(Work task): Determine how many lines below include the string "META". Reply with the number only.

(Data section):

◇ ◇ ◇

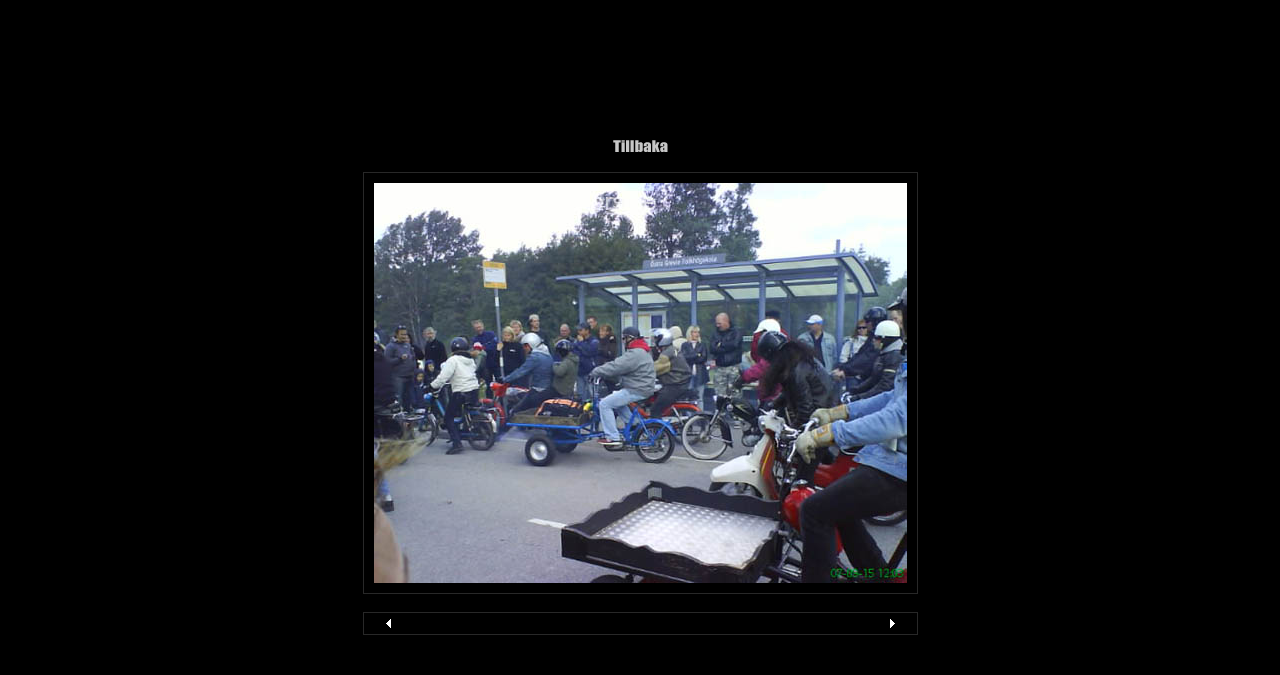

--- FILE ---
content_type: text/html
request_url: http://eastgreviesupers.se/run08/pages/DSC00155.htm
body_size: 843
content:
<html>
<head>
	<TITLE>&lt;Run08&gt; 2007.   217 startande!</TITLE>
	<META name="generator" content="Adobe Photoshop(R) CS Webbfotogalleri">
	<META http-equiv="Content-Type" content="text/html; charset=iso-8859-1">
	<link href="../images/galleryStyle.css" rel="stylesheet" type="text/css">

	<script>

	function ifExistsWrite(str){
		var re = new RegExp ('\"', 'gi') ;
		var newstr = str.replace(re, '&quot;');
		if (newstr != "")
			document.write(newstr+"<br>");
	}

	</script>

</head>
<body bgcolor="#000000" marginheight=0 marginwidth=0 leftmargin=0 topmargin=0>
<br>

<table height=100% width=100%>
<tr>
<td align=middle valign=middle>
<table cellpadding=0 cellspacing=0 border=0 bgcolor="#000000">
<tr>
<td colspan=3 align=middle>
<a href="../index.htm#10"><img border=0 vspace=15 src="../images/home.gif"></a>
</td>
</tr>

<tr>
<td colspan=3 height=1 background="../images/dotted_horiz.gif"><img src="../images/spacer.gif" height=1></td>
</tr>
<tr>
<td width=1 background="../images/dotted_vert.gif"><img src="../images/spacer.gif" width=1></td>
<td align=middle>
<table cellpadding=10 cellspacing=0 border=0 bgcolor="#000000"><tr>
<td valign=top align=middle>
<A name=10 href="../index.htm#10"><img border=0 src="../images/DSC00155.jpg" width="533" height="400" alt="DSC00155"></A><BR>
</td>
</tr></table>
</td>
<td width=1 background="../images/dotted_vert.gif"><img src="../images/spacer.gif" width=1></td>
</tr>
<tr>
<td colspan=3 height=1 background="../images/dotted_horiz.gif"><img src="../images/spacer.gif" height=1></td>
</tr>

<tr><td colspan=3 align=left valign=top width="533">
<BR>
<table cellpadding=0 cellspacing=0 border=0 bgcolor="#000000" height=100% width=100%>
<tr>
<td colspan=3 height=1 background="../images/dotted_horiz.gif"><img src="../images/spacer.gif" height=1></td>
</tr>
<tr>
<td width=1 background="../images/dotted_vert.gif"><img src="../images/spacer.gif" width=1></td>
<td align=middle>
<table cellpadding=2 cellspacing=0 border=0 bgcolor="#000000"><tr>
<td width=17><a href="DSC00154.htm"><IMG SRC="../images/arrow_prev.gif" BORDER=0></a></td>
<td valign=top align=middle>
<font color=#FFFFFF>
<div id="titleframe">
<div id="imageInfo">
<div class="content">
<script>
ifExistsWrite("");
ifExistsWrite("");
ifExistsWrite("");
ifExistsWrite("");
ifExistsWrite("");
</script>
</div>
</div>
</div>
</font>
</td>
<td align=right width=17><a href="DSC00156.htm"><img border=0 src="../images/arrow_next.gif"></a></td>
</tr></table>
</td>
<td width=1 background="../images/dotted_vert.gif"><img src="../images/spacer.gif" width=1></td>
</tr>
<tr>
<td colspan=3 height=1 background="../images/dotted_horiz.gif"><img src="../images/spacer.gif" height=1></td>
</tr>
</table>

</td>
</tr>
</table>

</td>
</tr>
</table>

</body>

--- FILE ---
content_type: text/css
request_url: http://eastgreviesupers.se/run08/images/galleryStyle.css
body_size: 591
content:
#mainCenter {
	height:100%;
}

#titleframe {
	width: 100%;
	/*height: 92px;*/
	/*background-color: #CCCCCC;*/
	
}

#TopFrame {
	width: 100%;
	height: 100%;
	border: 0px;
}

#BottomFrame {
	width: 100%;
	height: 100%;
	border: 0px;
}

a 			{ color: #FFFFFF; text-decoration: none; font-weight:normal;} 
a:hover		{ color: #FFFFFF; text-decoration: underline; }

.userAlert{
	float:right;

}


/* title frame */

.titleContent { padding: 0px 0 0px 0px; }

.banner
{
	font-size: 15px;
	font-family: verdana, arial;
	color: #FFFFFF;
	text-align:center
}

.banner .title{
	font-size:1.2em;
	font-weight:100;
}

.banner .info{
	font-size:0.9em;
}

.pagenums {
	font-size:10px;
	font-family: Trebuchet MS, verdana, arial;
	color: #FFFFFF;
}

.banner .email{
	font-weight:bold;
}

/* index frame */

.indexContent {
	width:95%;
	padding-top:6px;
	padding-bottom:6px;
}

.indexInfo {
	font-size: 11px;
	font-family: Trebuchet MS, verdana, arial;
	padding: 0 0 0 6px;
}

.indexInfo .filename {
	color: #FFFFFF;
}

.indexInfo .date {
	color: #FFFFFF;
}

/* file info */

#imageInfo{
	width: 461px;
	font-family: Trebuchet MS, verdana, arial;
	padding: 0 6px 0 6px;
}

.content {
	font-size:11px;
/*	color: #FFFFFF;*/

	padding-top:6px;
	padding-bottom:6px;
}

.header{
	font-size:9px;
	font-weight:bold;
	color: #FFFFFF;
}

.contentLast {
	font-size:11px;
/*	color: #FFFFFF;*/
	padding-top:6px;
}

/* feedback */

.feedback {
	width: 461px;
	font-family: Trebuchet MS, verdana, arial;
	padding: 6px 6px 0 6px;
}

.checkBoxText
{
	font-size: 11px;
	color: #FFFFFF;
}
.button {
	font-weight:bold;
	font-size: 11px;
	color:#ffffff;
	width:100%;
	background-color:#D6BA8B;
}
	


◇ ◇ ◇

(Task answer): 2